Brano:

........

Obama, percorso a ostacoli per la rielezione

di Paolo Guerrieri

Non è stata una sconfitta, ma una vera e propria disfatta quella subita dal Presidente Obama e dal Partito democratico nelle elezioni di mid-term. Le condizioni precarie in cui versa l’economia americana e ancor più le sue incerte prospettive hanno contribuito in misura determinante alla storica debacle dei democratici. Le sorti della presidenza di Obama sono a questo punto strettamente legate all’evoluzione dell’economia americana nei prossimi due anni e alle politiche che verranno attuate per rilanciarla. Ma una crisi economica destinata a perdurare e un Congresso profondamente diviso dal risultato elettorale rischiano di compromettere seriamente le possibilità di rielezione di Barack Obama nel 2012 .

Eccesso di cautela
Nell’elezione di Barack Obama a Presidente degli Stati Uniti l’economia aveva avuto un ruolo determinante: una larga fetta di americani lo aveva votato perché lo riteneva in grado di fronteggiare meglio del suo avversario, il senatore McCain, la drammatica crisi in cui era piombata l’economia americana. Una consistente fetta di quegli stessi elettori, dopo appena due anni, lo ha punito severamente non andando a votare o votando i candidati repubblicani al Congresso, al Senato o alla carica di Governatore.

........

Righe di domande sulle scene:

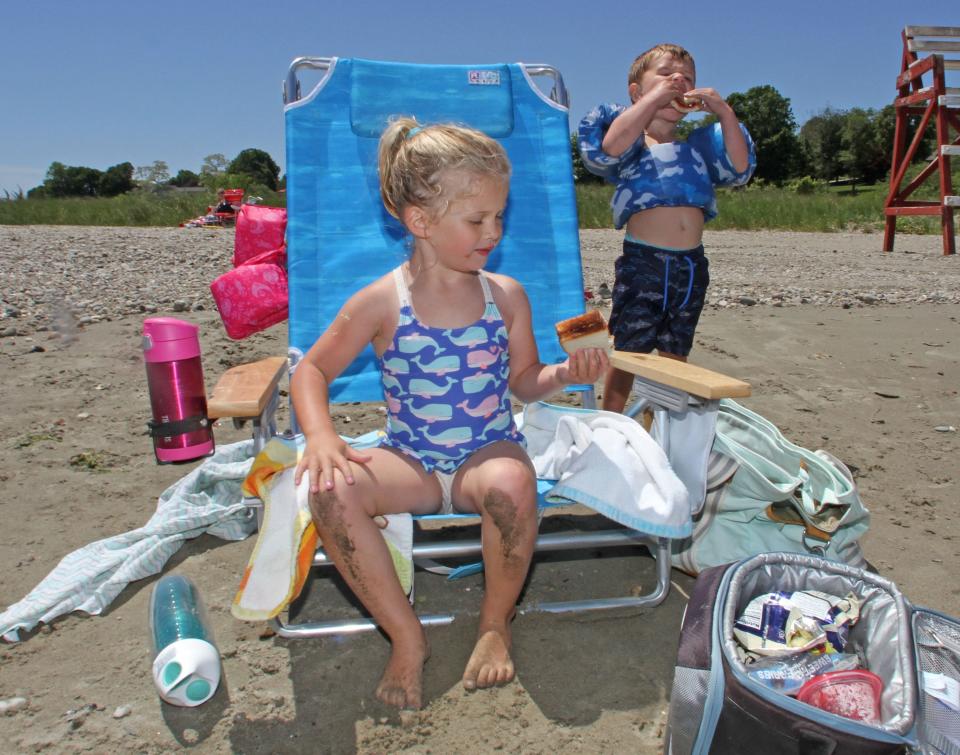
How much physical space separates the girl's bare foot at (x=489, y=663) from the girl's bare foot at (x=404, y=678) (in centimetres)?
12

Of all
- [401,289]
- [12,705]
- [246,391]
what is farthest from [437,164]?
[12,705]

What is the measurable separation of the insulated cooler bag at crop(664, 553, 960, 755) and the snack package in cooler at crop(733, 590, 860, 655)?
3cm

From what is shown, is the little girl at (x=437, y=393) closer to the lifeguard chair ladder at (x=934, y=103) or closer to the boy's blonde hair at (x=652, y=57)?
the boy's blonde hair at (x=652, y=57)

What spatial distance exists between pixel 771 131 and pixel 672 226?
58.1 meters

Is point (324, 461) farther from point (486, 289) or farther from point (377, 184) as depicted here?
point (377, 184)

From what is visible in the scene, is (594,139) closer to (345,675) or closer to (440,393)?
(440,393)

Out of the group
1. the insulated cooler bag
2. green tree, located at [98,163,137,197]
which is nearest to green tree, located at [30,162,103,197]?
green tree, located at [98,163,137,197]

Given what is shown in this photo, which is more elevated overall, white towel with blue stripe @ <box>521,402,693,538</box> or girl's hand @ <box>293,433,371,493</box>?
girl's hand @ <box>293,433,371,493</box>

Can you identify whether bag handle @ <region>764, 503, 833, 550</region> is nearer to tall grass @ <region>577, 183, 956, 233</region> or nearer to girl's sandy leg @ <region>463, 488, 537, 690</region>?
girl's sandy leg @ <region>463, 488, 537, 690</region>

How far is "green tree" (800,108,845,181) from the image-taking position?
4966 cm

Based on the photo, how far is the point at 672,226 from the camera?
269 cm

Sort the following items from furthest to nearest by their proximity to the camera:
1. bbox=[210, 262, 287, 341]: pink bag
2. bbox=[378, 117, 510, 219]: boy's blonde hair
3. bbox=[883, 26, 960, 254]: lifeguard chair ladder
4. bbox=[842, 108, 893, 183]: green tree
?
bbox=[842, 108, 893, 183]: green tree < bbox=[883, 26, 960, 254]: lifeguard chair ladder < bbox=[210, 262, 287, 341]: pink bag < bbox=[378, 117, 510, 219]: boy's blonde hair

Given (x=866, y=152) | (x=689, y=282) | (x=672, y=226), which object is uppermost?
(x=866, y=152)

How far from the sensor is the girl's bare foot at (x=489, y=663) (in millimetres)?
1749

........

Consegna A: Nel brano, chi era l'avversario di Obama nell'elezione presidenziale?
Consegna B: Riscrivi in forma di elenco puntato il paragrafo del brano che inizia con "Non è stata una sconfitta", mantenendone i fatti principali.
Consegna C: Stabilisci se ciascuna affermazione concorda con il brano, rispondendo sì o no e citando le parole decisive del testo: (i) molti americani avevano votato Obama perché lo consideravano più adatto di McCain ad affrontare la crisi economica; (ii) il risultato delle elezioni di mid-term viene presentato come una semplice sconfitta; (iii) una parte degli elettori ha punito Obama dopo dieci anni.

Risposta svolta A: Il senatore McCain.

Risposta svolta B:
- Nelle elezioni di mid-term il Presidente Obama e il Partito democratico hanno subito una disfatta.
- Le condizioni precarie dell'economia americana e, ancor più, le sue incerte prospettive hanno contribuito in modo determinante alla sconfitta.
- Le sorti della presidenza dipendono dall'evoluzione dell'economia nei prossimi due anni e dalle politiche per rilanciarla.
- Una crisi economica destinata a durare e un Congresso profondamente diviso rischiano di compromettere la rielezione di Obama nel 2012.

Risposta svolta C:
(i) Sì: "lo riteneva in grado di fronteggiare meglio del suo avversario, il senatore McCain, la drammatica crisi in cui era piombata l’economia americana".
(ii) No: "Non è stata una sconfitta, ma una vera e propria disfatta".
(iii) No: "dopo appena due anni".